- _Available data_
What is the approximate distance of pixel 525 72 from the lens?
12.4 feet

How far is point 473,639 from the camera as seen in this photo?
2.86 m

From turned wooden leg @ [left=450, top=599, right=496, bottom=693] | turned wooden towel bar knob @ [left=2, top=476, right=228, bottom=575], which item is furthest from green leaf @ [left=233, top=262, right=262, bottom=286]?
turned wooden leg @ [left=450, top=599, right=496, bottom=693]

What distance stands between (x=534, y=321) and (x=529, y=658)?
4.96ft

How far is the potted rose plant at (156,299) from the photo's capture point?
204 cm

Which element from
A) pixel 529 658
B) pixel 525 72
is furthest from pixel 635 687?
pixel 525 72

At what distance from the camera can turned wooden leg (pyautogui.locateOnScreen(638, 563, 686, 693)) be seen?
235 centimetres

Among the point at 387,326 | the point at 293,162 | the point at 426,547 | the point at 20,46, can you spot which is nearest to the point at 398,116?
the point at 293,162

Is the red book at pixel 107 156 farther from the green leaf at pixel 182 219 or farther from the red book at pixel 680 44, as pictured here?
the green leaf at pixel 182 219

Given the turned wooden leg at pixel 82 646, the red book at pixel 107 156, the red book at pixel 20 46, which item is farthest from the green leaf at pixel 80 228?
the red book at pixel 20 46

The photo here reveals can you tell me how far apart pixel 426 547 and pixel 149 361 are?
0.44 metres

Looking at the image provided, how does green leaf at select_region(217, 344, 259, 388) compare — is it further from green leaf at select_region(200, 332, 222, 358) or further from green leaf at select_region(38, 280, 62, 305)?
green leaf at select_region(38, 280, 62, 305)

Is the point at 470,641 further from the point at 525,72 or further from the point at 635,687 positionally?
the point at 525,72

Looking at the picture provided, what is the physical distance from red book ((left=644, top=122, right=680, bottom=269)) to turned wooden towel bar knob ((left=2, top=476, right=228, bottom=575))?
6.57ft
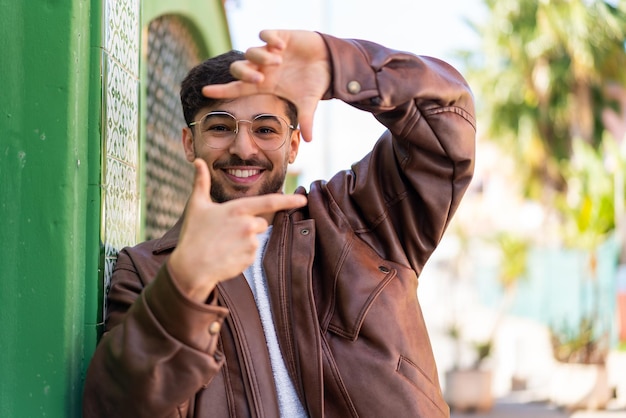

- _Your instructions_
Reproduce the material above word for word, leaving out the pictures.

- _Output for this task_
What is the approximate distance of pixel 525 72 from the lens?
12.4 feet

How far is point 473,639 from the camera as seen in this photo?
2.86 m

From turned wooden leg @ [left=450, top=599, right=496, bottom=693] | turned wooden towel bar knob @ [left=2, top=476, right=228, bottom=575], which item is furthest from green leaf @ [left=233, top=262, right=262, bottom=286]?
turned wooden leg @ [left=450, top=599, right=496, bottom=693]

What distance stands between (x=534, y=321) and (x=529, y=658)?
4.96ft

How far is the potted rose plant at (156,299) from the photo's capture point?
204 cm

Which element from
A) pixel 529 658
B) pixel 525 72
is furthest from pixel 635 687?
pixel 525 72

At what distance from the camera can turned wooden leg (pyautogui.locateOnScreen(638, 563, 686, 693)) be seen?
235 centimetres

Among the point at 387,326 | the point at 293,162 | the point at 426,547 | the point at 20,46, can you spot which is nearest to the point at 398,116?
the point at 293,162

Is the red book at pixel 107 156 farther from the green leaf at pixel 182 219 or farther from the red book at pixel 680 44, as pictured here?
the green leaf at pixel 182 219

Given the turned wooden leg at pixel 82 646, the red book at pixel 107 156, the red book at pixel 20 46, which item is farthest from the green leaf at pixel 80 228?
the red book at pixel 20 46

The photo here reveals can you tell me how far apart pixel 426 547 and pixel 149 361 are?
0.44 metres

Looking at the image provided, how does green leaf at select_region(217, 344, 259, 388) compare — is it further from green leaf at select_region(200, 332, 222, 358) or further from green leaf at select_region(38, 280, 62, 305)?
green leaf at select_region(38, 280, 62, 305)

Is the point at 470,641 further from the point at 525,72 or further from the point at 635,687 positionally?
the point at 525,72

Looking at the picture provided, what is the physical distance from red book ((left=644, top=122, right=680, bottom=269)) to turned wooden towel bar knob ((left=2, top=476, right=228, bottom=575))?
6.57ft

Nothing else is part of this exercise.